Alex, I’ll Take ‘Great Escapes’ for $200

Trying to escape,
We disguised my wife as a golf bag
And threw her in the car’s trunk.
As for me, I knotted a brown cowled robe
With a rope around my waist,
Thinking a monk would be less outrageous
Than an Elvis Presley disguise.
The authorities weren’t apt to pick on a Jesuit,
Even one with a golf bag,
Fearing to offend the Almighty.
But making plans on the lam is trouble…
My Birkenstocks weren’t exactly Jesuit-issue,
The getaway car with four-barrel carbs
And dual exhausts,
Was inconvenient, stealth-wise.
My suntan didn’t compute with a pale,
Under-the-cowl monk.
But beggers, as we say in the hair-shirt dodge,
Can’t be choosers.
And off we flew, an ill wind,
To a checkpoint, where a guard, palms down,
Like a third base coach,
Slowed us to a stop.
Scanning us through mirrored Porsches,
He walked slowly around the car,
As if every inch would yield a thousand clues.
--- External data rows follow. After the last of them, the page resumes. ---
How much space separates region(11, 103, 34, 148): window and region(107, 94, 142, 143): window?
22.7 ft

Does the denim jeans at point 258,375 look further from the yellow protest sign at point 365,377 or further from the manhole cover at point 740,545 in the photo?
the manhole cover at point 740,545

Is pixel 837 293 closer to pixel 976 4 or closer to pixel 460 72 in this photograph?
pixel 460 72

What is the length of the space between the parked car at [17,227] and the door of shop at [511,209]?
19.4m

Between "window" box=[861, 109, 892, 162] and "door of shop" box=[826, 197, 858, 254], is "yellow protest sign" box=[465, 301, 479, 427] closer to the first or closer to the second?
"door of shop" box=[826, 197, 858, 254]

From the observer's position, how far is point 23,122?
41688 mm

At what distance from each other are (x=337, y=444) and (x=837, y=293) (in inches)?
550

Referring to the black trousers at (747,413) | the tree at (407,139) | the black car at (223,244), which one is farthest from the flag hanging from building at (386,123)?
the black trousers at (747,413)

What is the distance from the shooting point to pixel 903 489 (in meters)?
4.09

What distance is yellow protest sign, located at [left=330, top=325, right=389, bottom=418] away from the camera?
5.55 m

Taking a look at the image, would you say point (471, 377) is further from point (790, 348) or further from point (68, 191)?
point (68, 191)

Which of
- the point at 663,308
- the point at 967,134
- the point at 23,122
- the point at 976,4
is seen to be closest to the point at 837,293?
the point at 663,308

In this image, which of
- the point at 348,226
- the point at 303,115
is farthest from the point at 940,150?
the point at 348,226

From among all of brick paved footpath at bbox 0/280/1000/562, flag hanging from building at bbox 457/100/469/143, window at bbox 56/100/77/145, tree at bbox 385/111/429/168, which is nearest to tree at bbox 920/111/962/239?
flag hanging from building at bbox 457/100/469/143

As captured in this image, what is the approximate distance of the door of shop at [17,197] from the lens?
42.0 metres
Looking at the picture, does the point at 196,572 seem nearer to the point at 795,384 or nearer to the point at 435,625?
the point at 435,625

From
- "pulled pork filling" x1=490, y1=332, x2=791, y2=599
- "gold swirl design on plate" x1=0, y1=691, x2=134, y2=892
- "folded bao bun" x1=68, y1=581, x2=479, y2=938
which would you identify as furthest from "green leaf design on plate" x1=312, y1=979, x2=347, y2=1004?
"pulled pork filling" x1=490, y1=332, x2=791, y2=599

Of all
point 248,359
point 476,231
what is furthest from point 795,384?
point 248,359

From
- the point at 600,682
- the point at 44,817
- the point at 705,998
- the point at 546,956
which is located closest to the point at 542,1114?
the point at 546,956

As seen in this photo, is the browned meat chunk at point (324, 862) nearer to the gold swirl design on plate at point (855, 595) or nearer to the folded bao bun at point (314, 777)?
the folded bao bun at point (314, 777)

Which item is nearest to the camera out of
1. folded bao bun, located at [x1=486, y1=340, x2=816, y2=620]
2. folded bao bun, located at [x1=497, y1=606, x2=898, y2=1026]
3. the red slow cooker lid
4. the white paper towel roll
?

And then he bent down, real folksy,
Taking our blood pressure with his eyes.
He read our ‘Honk if You Love Jesus’ bumper sticker
And knew something about us wasn’t quite kosher.
Slowly he straightened up, suspicions aroused,
And delivering the coup de grace, said,
Open the trunk.
My nerves of steel perspired.
Back he stepped nervously,
Feeling for the butt of his nine millimeter,
Not knowing what to expect.
As the lid popped open like a giant yawn,
The trunk light revealed my wife,
Now a golf bag, soft as pliant suede.
Nice golf bag,
He said,
Must have set you back a fortune, Father.
It’s Brother, I corrected him.
He ran his hand over the golf bag,
And I stifled the urge to shout,
Keep your hands off my wife, officer.
He unzipped the longest zipper slowly
And inventoried the contents:
Anklets, golf shoes (missing one screw-in cleat)
An umbrella, a cheese sandwich, a Diet Coke
And a floor plan of the Vatican…
A nice touch, I thought.
He zipped it back up.
And though his instincts said,
Something here is not quite right,
He waved us through, saying,
Pax vobiscum.
I said I was already inoculated for it.